Roma: De Vito (M5S), una giornata col popolo dei mercati

0
35
 

Il candidato Sindaco del Movimento 5 Stelle, Marcello De Vito, ha incontrato ieri mattina cittadini e commercianti del mercato di piazza San Giovanni di Dio a Monteverde, con lui gli altri candidati al Municipio e al Comune del Movimento.

A fare da guida il rappresentante del comitato di quartiere e della locale associazione dei commercianti che racconta a De Vito come si siano battuti per migliorare la condizione igienica della struttura, opponendosi ad un progetto che prevedeva un parcheggio PUP al posto dei banchi di vendita. De Vito viene anche affrontato da una battagliera signora che invita Beppe Grillo e i suoi a non nascondersi o fuggire davanti alle telecamere e ai giornalisti. «Noi vi abbiamo votato – dice- ma vogliamo sapere cosa state facendo».

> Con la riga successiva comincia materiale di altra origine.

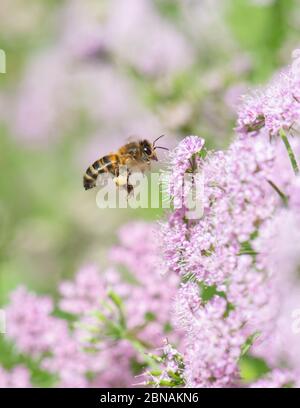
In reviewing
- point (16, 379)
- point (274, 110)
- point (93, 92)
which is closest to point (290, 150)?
point (274, 110)

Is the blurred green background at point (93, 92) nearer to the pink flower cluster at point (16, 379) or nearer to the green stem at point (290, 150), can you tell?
the pink flower cluster at point (16, 379)

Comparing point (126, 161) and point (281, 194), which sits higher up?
point (126, 161)

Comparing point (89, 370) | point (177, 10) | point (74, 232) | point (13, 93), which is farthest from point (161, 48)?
point (89, 370)

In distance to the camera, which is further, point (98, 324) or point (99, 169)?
point (99, 169)

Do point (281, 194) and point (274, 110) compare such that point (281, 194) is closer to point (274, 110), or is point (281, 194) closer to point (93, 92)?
point (274, 110)

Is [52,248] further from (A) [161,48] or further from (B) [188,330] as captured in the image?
(B) [188,330]

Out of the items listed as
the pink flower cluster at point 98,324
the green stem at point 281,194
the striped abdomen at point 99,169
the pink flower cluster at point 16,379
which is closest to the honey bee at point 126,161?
the striped abdomen at point 99,169
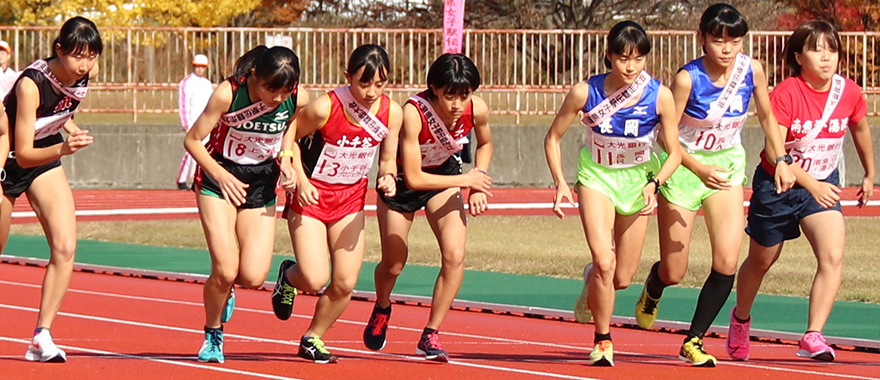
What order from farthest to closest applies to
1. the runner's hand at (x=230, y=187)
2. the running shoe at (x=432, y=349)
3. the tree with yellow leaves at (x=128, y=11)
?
the tree with yellow leaves at (x=128, y=11)
the running shoe at (x=432, y=349)
the runner's hand at (x=230, y=187)

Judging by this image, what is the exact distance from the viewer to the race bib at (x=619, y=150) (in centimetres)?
819

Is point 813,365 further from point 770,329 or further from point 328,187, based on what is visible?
point 328,187

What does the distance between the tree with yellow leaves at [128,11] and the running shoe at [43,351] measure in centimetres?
3223

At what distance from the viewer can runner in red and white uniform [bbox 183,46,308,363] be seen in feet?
25.3

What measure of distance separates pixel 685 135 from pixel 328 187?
2.01 m

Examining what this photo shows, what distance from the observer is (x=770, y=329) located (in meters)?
10.5

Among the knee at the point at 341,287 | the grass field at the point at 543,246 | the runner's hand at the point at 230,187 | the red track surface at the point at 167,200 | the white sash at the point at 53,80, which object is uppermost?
the white sash at the point at 53,80

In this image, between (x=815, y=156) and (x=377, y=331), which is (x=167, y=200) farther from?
(x=815, y=156)

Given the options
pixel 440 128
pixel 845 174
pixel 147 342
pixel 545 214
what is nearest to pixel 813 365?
pixel 440 128

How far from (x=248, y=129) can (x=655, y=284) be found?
2.74 m

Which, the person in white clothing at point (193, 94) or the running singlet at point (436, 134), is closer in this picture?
the running singlet at point (436, 134)

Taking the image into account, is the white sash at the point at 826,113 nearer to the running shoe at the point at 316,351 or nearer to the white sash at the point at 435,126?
the white sash at the point at 435,126

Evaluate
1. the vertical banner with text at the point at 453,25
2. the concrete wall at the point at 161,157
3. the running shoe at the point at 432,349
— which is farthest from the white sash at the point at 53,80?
the concrete wall at the point at 161,157

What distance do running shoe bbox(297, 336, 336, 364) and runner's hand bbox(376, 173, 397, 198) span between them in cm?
99
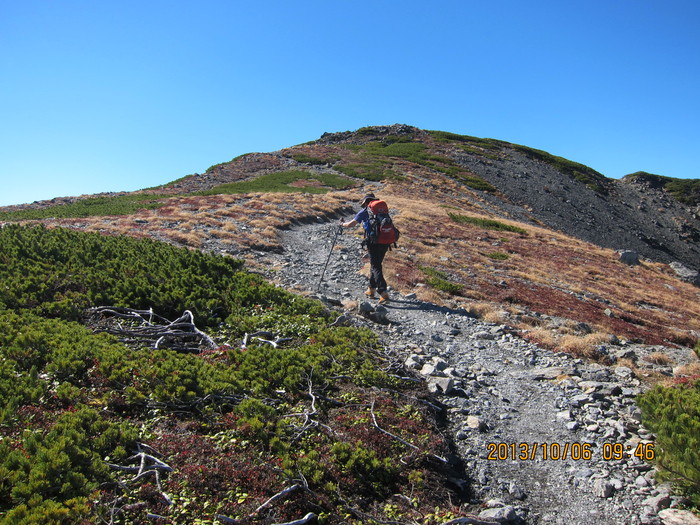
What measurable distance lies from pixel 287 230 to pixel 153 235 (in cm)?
686

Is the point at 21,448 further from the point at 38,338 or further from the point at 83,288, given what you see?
the point at 83,288

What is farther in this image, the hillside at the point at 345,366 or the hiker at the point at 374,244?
the hiker at the point at 374,244

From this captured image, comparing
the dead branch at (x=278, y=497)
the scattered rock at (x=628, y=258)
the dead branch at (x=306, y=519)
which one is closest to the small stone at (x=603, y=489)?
the dead branch at (x=306, y=519)

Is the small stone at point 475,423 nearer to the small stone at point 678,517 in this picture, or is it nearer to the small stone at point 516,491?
the small stone at point 516,491

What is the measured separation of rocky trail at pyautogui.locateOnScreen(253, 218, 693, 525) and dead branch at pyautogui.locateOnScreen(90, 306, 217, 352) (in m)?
3.42

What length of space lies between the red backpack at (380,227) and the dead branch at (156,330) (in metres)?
5.33

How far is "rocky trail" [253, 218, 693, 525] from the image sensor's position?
445 cm

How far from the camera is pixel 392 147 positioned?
65.4 meters

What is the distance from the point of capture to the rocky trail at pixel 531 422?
4453 mm

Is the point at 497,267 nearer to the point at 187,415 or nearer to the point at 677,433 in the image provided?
the point at 677,433

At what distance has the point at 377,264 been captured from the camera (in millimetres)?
11930
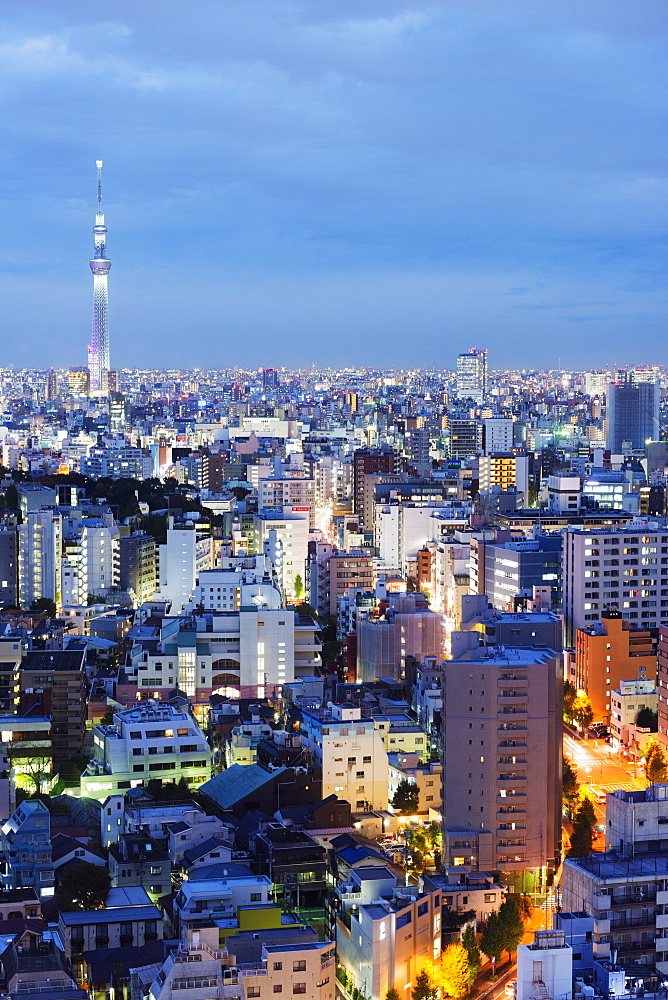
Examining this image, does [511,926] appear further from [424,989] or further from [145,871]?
[145,871]

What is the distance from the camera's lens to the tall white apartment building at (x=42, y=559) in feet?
71.6

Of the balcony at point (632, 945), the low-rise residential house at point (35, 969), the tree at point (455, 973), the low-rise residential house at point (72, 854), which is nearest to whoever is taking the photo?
the low-rise residential house at point (35, 969)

De Vito ribatte che non si nasconde e un candidato aggiunge che sul Blog ci sono tutte le informazioni. «Non siamo capaci di andare su internet- replica la signora – ma vediamo la televisione e i telegiornali dove i giornalisti inseguono Grillo e i suoi eletti di qua e di la. Noi vi abbiamo votato e ora abbiamo il diritto di sapere cosa state facendo di concreto». Un’altra donna si è avvicinata al candidato Sindaco e racconta che da 13 anni attende inutilmente l’assegnazione della casa popolare dal Comune per lei e i due figli. Ha subito 5 sfratti acquisendo i fatidici punti 10 (il massimo ottenibile) ma non è stata mai chiamata per scegliere l’alloggio. Racconta che lì a Monteverde, in via di Donna Olimpia ci sono persone che occupano e poi “rivendono” gli appartamenti.

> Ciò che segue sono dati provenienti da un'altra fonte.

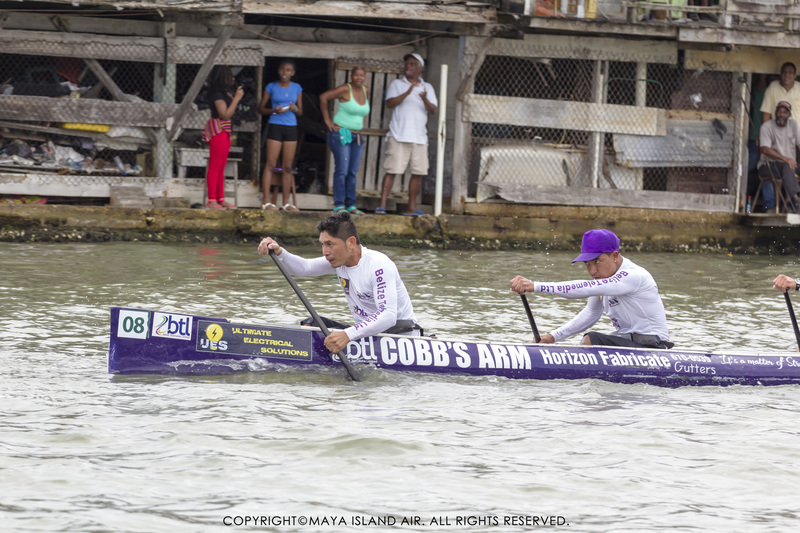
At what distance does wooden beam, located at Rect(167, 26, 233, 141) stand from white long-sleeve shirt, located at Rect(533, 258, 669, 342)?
8000 millimetres

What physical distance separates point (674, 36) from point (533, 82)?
7.69ft

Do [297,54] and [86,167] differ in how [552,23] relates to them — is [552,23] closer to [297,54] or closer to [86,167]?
[297,54]

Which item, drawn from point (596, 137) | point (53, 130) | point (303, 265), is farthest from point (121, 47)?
point (303, 265)

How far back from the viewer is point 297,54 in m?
16.8

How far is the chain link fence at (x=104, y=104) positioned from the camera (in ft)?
51.9

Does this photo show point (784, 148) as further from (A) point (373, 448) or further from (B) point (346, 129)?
(A) point (373, 448)

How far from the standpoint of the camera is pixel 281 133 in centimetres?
1605

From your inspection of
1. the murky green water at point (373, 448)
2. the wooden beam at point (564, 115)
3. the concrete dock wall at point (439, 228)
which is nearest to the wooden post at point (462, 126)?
the wooden beam at point (564, 115)

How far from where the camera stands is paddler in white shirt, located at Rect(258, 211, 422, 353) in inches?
329

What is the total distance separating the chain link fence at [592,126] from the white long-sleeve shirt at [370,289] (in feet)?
28.1

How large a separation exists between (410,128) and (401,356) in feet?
27.3

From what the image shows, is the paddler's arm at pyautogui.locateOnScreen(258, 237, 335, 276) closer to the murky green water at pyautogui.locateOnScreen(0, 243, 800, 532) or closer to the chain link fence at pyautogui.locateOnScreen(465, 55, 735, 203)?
the murky green water at pyautogui.locateOnScreen(0, 243, 800, 532)

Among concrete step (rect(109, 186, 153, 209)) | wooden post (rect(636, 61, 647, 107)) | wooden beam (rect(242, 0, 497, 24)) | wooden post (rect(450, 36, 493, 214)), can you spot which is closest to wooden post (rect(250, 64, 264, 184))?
wooden beam (rect(242, 0, 497, 24))

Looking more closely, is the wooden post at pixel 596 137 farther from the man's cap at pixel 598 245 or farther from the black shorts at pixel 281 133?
the man's cap at pixel 598 245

«Ci stanno personaggi che entrano ed escono dalla galera» – racconta la signora. Addirittura «hanno occupato l’appartamento di un poveraccio ricoverato all'ospedale per poi “rivenderselo” a 30- 40.000 euro. Ora sono disoccupata e faccio le pulizie 2 ore al giorno con una cooperativa che mi da 280 euro e anche i miei due figli lo sono. Noi abbiamo votato Grillo. Spero siate persone perbene, sempre che alla fine pure voi non facciate la stessa fine degli altri». E prosegue «Oggi sono stata alle politiche abitative all’EUR, ma non possono fare niente perchè e tutto fermo; quanto devo aspettare per una casa, altri 13 anni?».

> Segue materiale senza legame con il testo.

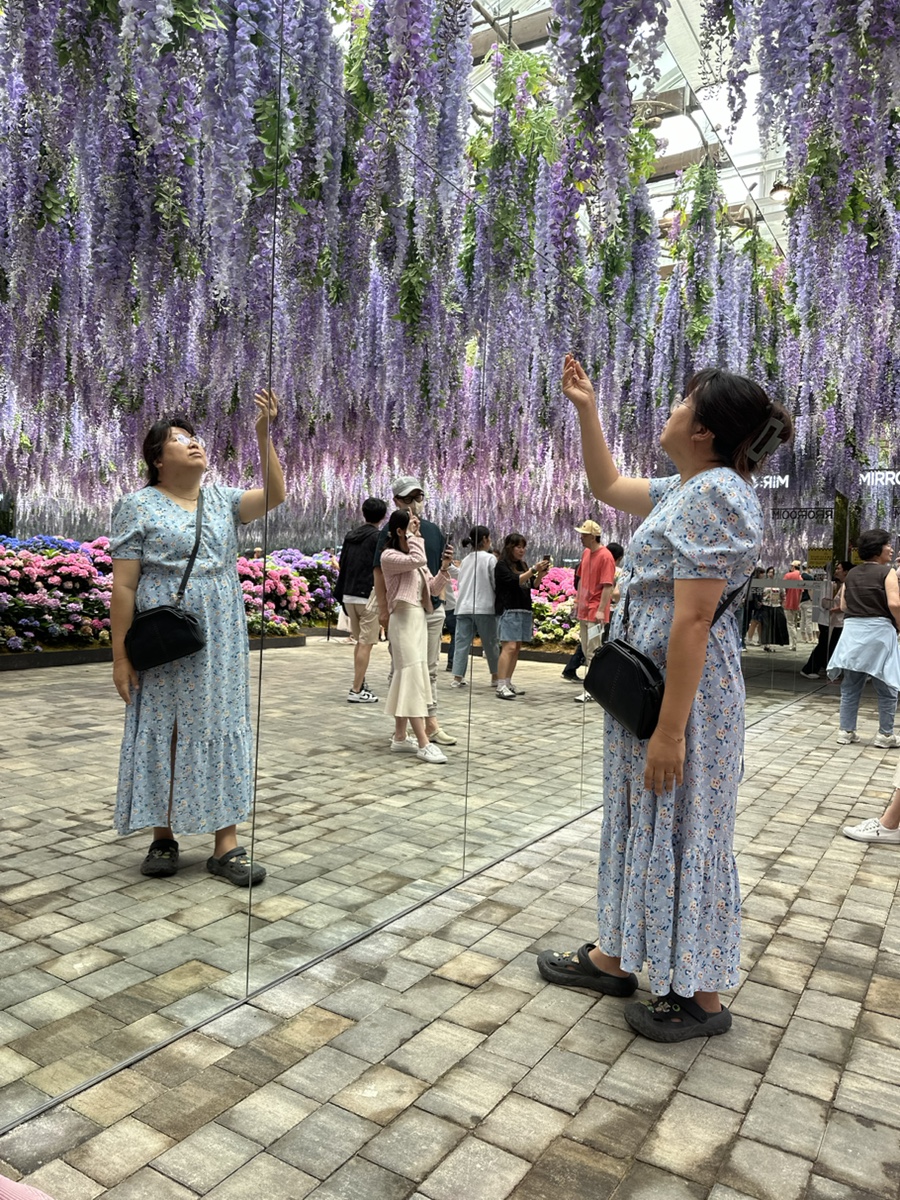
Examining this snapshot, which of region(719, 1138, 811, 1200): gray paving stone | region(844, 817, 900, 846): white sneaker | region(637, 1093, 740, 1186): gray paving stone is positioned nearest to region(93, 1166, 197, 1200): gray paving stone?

Mentre Augusta parla, De Vito si aggira con il rappresentante dei “mercatari”, si ferma a parlare con i titolari e gli avventori con gli altri candidati. “Er barcarolo va controcorente” risuona tra i banchi cantato da un commerciante accompagnato da un chitarrista di strada. Piccoli episodi che fanno capire come ancora a Roma ci siano posti dove si può riscoprire l’anima popolare. Stringe tante mani De Vito, ma qualcuno ha fretta e si attende qualcosa da un movimento che ancora pensa che il blog o internet siano l’Armageddon.